Why God Had to Create Women

20 Jun

My bladder and I got up at 5:30 Tuesday morning to find The Squire in the den, shaking from head to toe. Cold and clammy but couldn’t decide if he wanted to go to the local Doc in the Box, at the very least, or to the ER. I had a sleeping pill in my hand, planning on getting a few more hours sleep, so I told him he had five minutes to make up his mind, ‘coz if I took that pill he was stuck.

We went.

We actually got seen very quickly, but after several hours I folded my tent and went back home, ostensibly to get some rest. He called me back around 4:30 and said he had that after numerous x-rays and scans they had decided he had pneumonia, and while he had IV antibiotics, he could take pills at home just as well as in the hospital, so they were discharging him. We stopped at Panera for a BLT (for him) and an apple salad (for me), Took half of each home, and pretty much collapsed into bed.

Yesterday – Wednesday morning – The Squire announced he was going to church to mow the lawn. I said several blasphemous things, and he said he’d “just go look around”. We haven’t had any rain for a week, and there is none in the forecast for the next two weeks, so I don’t know how much he thought the grass had grown. He was back pretty quickly. Just walking around the grounds had exhausted him, and he knew there was no way he could tolerate riding around on the mower in the heat.

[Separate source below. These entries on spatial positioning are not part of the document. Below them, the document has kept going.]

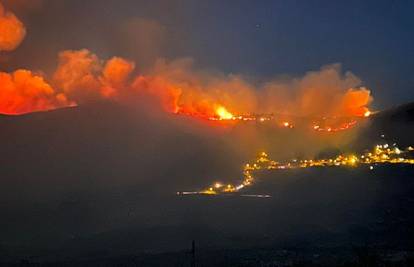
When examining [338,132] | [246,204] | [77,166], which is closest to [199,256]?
[246,204]

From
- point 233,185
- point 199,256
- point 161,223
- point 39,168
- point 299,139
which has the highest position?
point 299,139

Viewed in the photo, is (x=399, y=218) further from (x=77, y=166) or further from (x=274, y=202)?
(x=77, y=166)

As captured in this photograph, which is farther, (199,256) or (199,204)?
(199,204)

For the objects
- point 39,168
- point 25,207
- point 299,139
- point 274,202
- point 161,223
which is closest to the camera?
point 161,223

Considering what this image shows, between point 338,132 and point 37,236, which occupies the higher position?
point 338,132

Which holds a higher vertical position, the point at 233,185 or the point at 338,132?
the point at 338,132

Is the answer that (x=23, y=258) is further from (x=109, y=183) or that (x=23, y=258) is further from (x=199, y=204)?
(x=109, y=183)

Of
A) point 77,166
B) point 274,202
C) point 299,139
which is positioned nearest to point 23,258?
point 274,202

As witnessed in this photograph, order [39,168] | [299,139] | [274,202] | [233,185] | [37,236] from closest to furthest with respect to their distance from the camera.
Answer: [37,236]
[274,202]
[233,185]
[39,168]
[299,139]

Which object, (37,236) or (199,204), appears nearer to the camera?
(37,236)
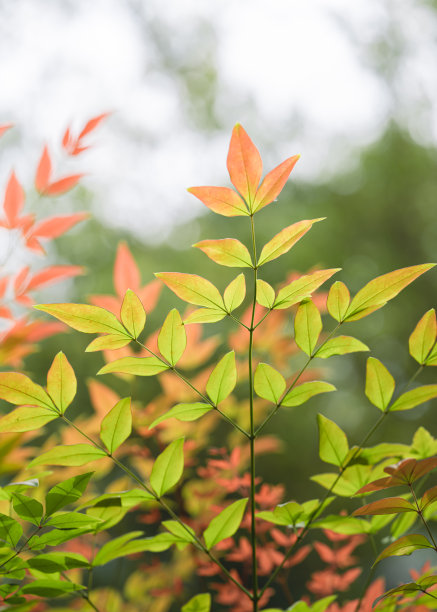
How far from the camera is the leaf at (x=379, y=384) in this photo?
361 mm

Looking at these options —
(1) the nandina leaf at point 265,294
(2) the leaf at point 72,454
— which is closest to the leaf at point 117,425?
(2) the leaf at point 72,454

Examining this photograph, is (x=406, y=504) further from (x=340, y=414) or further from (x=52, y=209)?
(x=52, y=209)

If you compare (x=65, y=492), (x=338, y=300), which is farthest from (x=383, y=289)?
(x=65, y=492)

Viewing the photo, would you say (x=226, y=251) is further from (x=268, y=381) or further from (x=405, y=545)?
(x=405, y=545)

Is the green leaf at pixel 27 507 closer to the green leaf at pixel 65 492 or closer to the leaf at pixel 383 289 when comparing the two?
the green leaf at pixel 65 492

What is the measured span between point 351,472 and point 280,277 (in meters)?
2.38

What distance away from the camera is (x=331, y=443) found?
0.36m

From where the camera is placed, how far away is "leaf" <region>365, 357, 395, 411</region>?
0.36 meters

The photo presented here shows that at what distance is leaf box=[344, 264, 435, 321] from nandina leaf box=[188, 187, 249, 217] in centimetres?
10

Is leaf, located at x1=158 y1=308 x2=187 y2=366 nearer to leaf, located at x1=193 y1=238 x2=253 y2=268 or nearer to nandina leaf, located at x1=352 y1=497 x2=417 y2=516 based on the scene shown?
leaf, located at x1=193 y1=238 x2=253 y2=268

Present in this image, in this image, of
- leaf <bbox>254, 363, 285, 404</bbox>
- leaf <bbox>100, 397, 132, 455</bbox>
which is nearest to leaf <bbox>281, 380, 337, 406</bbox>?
leaf <bbox>254, 363, 285, 404</bbox>

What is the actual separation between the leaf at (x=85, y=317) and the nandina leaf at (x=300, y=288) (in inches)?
4.4

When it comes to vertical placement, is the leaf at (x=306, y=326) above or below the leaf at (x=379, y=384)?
above

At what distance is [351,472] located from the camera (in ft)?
1.24
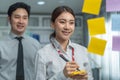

I’m sure we will both survive this, but as my beat and longest friend has often said of her own husband, “I must love him. I haven’t killed him.”

Planned Parenthood

16 Jun

Yesterday I had the “pleasure” of dealing with three of the most undisciplined children I had ever seen in my life. Never have I been so glad to get out of a grocery store!

The oldest was the ringleader, playing tag with the other two, racing and chasing up and down the aisles, and calling to them. The middle child discovered her shoes slid on the floor, so she would stop suddenly and sail across the bagging area, then turn and do it again. The youngest of the trio just tried to copy whatever the others were doing.

All the time, their father was shouting at them like a drill sergeant. Momma said nothing the entire time. At one point the oldest was calling out to his father, while the dad was in a conversation with the mom. I finally tapped the kid on the shoulder and told him not to interrupt. “Just wait your turn.”

When they finally got to the checkout lane the girl began grabbing handfuls of candy from the lane behind her and tossing them onto their belt, where they were paid for without a murmur. I didn’t stick around for the end of the play, but the clerk who was scanning my groceries said they always acted that way.

Honestly, those kids were poster children for Planned Parenthood. “Don’t let this happen to you.”